The file format in which you keep your data is a primary factor in one's ability to use your data in the future. As technology continually changes, researchers should plan for both hardware and software obsolescence. How will your data be read if the software used to produce them becomes unavailable?
Formats more likely to be accessible in the future are:
- Open, documented standards
- Commonly used by a research community
- Standard representations (ASCII, Unicode)
- Uncompressed (If you need to compress files to conserve space, limit compression to your 3rd backup copy.)
Consider migrating your data into a format with the above characteristics, in addition to keeping a copy in the original software format.
Examples of preferred format choices:
- PDF/A, not Word
- ASCII or CSV, not Excel
- MPEG-4, not Quicktime
- TIFF or JPEG2000, not GIF or JPG
- XML or RDF, not RDBMS
All research data collected or generated as part of a government sponsored program should be retained for a minimum of 3 years from the end of the project, in order to comply with potential FOIA requests. If you collect data about humans, animals, or agricultural products, you must retain your data in accordance with the Georgia Board of Regents Records Retention Schedule. The policy specifies the retention periods for many research related records, in addition to certain types of research data, and should be reviewed by everyone involved in a research project.
|Type of Research Data||Retention Period (data from projects that are not of major significance)||Retention Period (data from projects of national or international significance, interest, or controversy)|
|Animal Care and Use||3 years||Permanent|
|Human Subjects||70 years (if there potential long-term effects to human subjects)||Permanent|
|Agricultural||70 years (if project has potential long-term environmental effects)||Permanent Comments|
Science and Engineering Data Repositories
For a more complete list of data repositories, see DataBib, a searchable catalog of research data repositories.

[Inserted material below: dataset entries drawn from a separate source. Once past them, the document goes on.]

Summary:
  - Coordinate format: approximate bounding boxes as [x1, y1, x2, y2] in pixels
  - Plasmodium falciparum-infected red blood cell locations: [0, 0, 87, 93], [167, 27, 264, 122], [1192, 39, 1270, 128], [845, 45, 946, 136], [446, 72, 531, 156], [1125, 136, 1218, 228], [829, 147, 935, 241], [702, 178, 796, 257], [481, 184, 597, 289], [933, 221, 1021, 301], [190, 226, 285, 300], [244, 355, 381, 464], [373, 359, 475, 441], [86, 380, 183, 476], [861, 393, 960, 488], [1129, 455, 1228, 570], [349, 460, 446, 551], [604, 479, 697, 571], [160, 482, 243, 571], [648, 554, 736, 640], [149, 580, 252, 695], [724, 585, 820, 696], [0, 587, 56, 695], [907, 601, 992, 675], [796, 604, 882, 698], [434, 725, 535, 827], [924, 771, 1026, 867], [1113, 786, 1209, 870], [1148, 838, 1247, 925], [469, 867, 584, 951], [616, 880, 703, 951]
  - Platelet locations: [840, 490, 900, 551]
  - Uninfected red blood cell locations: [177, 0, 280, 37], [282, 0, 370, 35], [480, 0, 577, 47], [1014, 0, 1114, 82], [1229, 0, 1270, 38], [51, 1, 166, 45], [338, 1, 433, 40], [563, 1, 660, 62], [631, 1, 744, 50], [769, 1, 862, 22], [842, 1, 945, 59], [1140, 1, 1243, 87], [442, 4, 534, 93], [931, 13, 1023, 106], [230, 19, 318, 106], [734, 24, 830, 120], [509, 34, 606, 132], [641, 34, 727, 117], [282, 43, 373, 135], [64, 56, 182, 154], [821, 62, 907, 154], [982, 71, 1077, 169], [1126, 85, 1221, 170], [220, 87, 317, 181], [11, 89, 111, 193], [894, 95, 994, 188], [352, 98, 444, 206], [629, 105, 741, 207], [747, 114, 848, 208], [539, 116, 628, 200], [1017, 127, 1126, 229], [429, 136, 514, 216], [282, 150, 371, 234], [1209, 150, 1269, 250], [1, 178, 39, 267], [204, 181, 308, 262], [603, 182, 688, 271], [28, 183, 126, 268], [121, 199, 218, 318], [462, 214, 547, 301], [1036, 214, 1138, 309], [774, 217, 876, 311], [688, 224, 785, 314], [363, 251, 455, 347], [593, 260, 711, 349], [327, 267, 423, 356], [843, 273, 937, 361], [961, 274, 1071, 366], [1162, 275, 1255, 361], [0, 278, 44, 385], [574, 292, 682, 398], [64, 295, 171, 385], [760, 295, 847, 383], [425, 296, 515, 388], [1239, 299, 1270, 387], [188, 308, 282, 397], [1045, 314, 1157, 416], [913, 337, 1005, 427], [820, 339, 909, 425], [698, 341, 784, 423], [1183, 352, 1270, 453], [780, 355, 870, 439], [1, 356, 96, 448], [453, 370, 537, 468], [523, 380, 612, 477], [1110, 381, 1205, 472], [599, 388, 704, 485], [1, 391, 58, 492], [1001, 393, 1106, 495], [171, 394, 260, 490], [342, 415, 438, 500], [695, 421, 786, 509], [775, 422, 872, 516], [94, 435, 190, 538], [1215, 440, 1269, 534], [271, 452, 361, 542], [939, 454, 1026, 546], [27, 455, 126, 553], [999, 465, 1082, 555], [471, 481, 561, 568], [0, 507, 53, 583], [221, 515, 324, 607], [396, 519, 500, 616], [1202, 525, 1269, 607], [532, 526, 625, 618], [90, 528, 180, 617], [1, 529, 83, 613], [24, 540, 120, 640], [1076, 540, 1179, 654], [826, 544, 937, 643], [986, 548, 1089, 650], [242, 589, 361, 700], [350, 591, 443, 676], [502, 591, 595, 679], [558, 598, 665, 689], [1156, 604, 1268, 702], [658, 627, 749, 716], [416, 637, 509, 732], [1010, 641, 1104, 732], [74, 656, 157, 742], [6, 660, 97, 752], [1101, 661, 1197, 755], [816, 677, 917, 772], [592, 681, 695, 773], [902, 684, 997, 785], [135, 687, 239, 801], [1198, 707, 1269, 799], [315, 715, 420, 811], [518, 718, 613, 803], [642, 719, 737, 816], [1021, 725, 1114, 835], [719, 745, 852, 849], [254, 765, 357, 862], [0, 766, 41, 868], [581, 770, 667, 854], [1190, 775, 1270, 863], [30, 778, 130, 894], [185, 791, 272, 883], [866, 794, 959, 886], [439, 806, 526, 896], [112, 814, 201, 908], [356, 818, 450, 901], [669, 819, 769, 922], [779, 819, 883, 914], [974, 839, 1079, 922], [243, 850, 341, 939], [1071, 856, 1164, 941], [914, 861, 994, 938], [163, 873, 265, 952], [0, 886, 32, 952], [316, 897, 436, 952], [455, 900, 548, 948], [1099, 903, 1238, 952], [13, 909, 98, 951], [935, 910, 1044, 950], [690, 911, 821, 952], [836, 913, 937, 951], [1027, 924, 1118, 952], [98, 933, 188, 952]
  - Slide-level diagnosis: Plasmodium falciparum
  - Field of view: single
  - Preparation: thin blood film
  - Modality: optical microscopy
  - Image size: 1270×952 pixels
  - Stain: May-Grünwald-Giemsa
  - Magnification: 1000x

Data that have been created at Georgia Tech or by GT researchers, in any discipline, can be archived in SMARTech, the GT repository created to capture, distribute, and preserve digital products of faculty and researchers. Authors can archive their digital works in a variety of formats, including datasets. For more information on how to deposit data into SMARTech, please review the submission guidelines or contact us.
Factors for Evaluating Data Repositories
While choosing to deposit your data into a repository is a great decision for preservation and access, not all data repositories are alike. When deciding where to deposit your research data, there are several factors to consider.
- How is the repository sustained? What is their business model? Is this a recently established repository or has it been around for awhile?
- Is there evidence of an explicit institutional commitment to preservation?
- What is the repository's preservation policy or plan?
- Has the repository worked to ensure compliance with OAIS Reference Model (this may also be referred to as the Trusted Repository Audit & Checklist (TRAC) or ISO 16363)?
- Who is the audience for the repository>
If you have questions about a repository and whether they are a suitable home for your research data, contact them and ask about how they will preserve and disseminate your data. In many cases, the repository will want to know in advance if you plan to archive your data with them, and they will appreciate hearing from you. Additionally, they may be able to help with your data management plan.